I forgave you for all of that.
But there are some things I will never, ever forgive you for. I will never forgive you for how much heartache you put me through. I will never forgive you for making me feel like I repulsed you and like I embarrassed you to the point where you never even wanted to touch me or even acknowledge that you were dating me. I will never forgive you for only making me feel good enough when I did your math homework for you or came to see you at 1am to write a paper for you that you had due. I will never forgive you for how you made me cry night after night wondering why I was never good enough for someone like you. And I sure as hell will never forgive you for being the biggest hypocrite I know and trying to trap me in a relationship with you by threatening to take your life- just so you had the upper hand.
I will admit, it literally crushed my heart into a thousand pieces to end things with you. I saw you as literally a dream come true, just with a temper problem. But I handled that before, so I didn’t see the problem in doing so again. But you scared me. I didn’t know what you were going to do to yourself and I definitely didn’t know what you were going to do to me. You threatened to show up at my college. You threatened so much to me, and I was scared of you keeping your word for once.
It’s been 33 days. I got out of your grasps and stood on my own two wobbly feet and said that I had enough. You pretended that you cared for a while, but of course it was just an act. The talking to other girls never stopped, as I imagined it wouldn’t. And yet, it’s been 33 days and I just want to know why.
Why was I never good enough for you? Why was what I did for you not enough?

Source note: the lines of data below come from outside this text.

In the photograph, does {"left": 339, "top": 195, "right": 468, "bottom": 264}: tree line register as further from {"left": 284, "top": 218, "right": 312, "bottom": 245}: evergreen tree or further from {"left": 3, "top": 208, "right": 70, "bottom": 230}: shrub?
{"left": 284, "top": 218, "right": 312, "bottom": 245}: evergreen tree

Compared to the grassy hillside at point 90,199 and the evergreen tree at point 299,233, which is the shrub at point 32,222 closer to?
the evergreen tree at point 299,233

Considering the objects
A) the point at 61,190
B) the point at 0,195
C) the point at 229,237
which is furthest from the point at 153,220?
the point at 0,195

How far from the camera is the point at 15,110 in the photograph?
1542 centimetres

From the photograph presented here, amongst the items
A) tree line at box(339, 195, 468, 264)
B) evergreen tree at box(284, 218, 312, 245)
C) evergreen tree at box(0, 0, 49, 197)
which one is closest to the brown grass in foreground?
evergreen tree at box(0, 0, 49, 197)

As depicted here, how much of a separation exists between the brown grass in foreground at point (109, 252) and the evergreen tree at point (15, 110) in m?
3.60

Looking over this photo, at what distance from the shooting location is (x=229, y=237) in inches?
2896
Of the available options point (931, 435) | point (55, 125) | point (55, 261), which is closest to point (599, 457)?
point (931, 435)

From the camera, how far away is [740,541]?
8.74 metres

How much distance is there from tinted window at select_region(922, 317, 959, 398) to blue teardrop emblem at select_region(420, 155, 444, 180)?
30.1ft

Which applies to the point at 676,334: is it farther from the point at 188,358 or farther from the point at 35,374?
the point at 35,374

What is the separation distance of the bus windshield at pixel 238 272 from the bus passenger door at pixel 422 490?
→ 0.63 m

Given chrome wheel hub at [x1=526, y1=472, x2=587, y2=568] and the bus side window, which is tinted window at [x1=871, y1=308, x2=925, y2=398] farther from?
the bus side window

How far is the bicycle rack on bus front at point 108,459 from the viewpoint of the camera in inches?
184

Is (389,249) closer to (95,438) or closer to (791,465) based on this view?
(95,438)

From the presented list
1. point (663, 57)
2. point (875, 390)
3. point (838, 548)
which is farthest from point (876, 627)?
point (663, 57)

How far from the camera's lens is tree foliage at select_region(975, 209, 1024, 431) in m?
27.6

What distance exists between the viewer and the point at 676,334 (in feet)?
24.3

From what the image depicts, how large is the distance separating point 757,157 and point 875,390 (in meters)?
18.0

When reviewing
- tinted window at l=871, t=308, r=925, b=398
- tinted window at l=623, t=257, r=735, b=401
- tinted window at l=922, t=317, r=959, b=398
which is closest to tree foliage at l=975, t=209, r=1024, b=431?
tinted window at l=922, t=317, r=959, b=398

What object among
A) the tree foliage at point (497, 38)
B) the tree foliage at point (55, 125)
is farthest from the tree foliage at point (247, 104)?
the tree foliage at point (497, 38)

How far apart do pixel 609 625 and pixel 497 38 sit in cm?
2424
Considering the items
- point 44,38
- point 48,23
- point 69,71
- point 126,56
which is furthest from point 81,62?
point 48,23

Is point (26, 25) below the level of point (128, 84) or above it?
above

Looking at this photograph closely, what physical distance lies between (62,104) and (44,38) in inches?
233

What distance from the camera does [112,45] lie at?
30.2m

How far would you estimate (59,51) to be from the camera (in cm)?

Even though you fucked me up more than you can imagine, I still blame myself. I still feel too damaged to be good enough for anybody. I still feel like I’m unlovable. I wish to God that you were different. I wish to God that you were actually that guy who grabbed my hand in the car and drive together in silence and grabbed me by the face and told me how much you loved me before you kissed me goodbye and I left you for the week. Those are the moments that still sting.
I don’t know why I still care. I don’t know why any part of my being still misses you. But I guess that’s just who I am. And however fucked up our “secretive” relationship was, I don’t hate you. I don’t think I could hate you. However, I do wish you luck in finding some girl who can put up with half of the shit that I dealt with for the past six months.
I’m hoping one day I won’t think about you. Maybe if I could go back and erase the past six months of my life, I would. I’m hoping that one day I can realize that I deserve better than you.
Most of all, I’m hoping one day and I can wake up and get out of bed and be in love with the girl who I was when I was with you and realize that there’s someone out there who can love me too.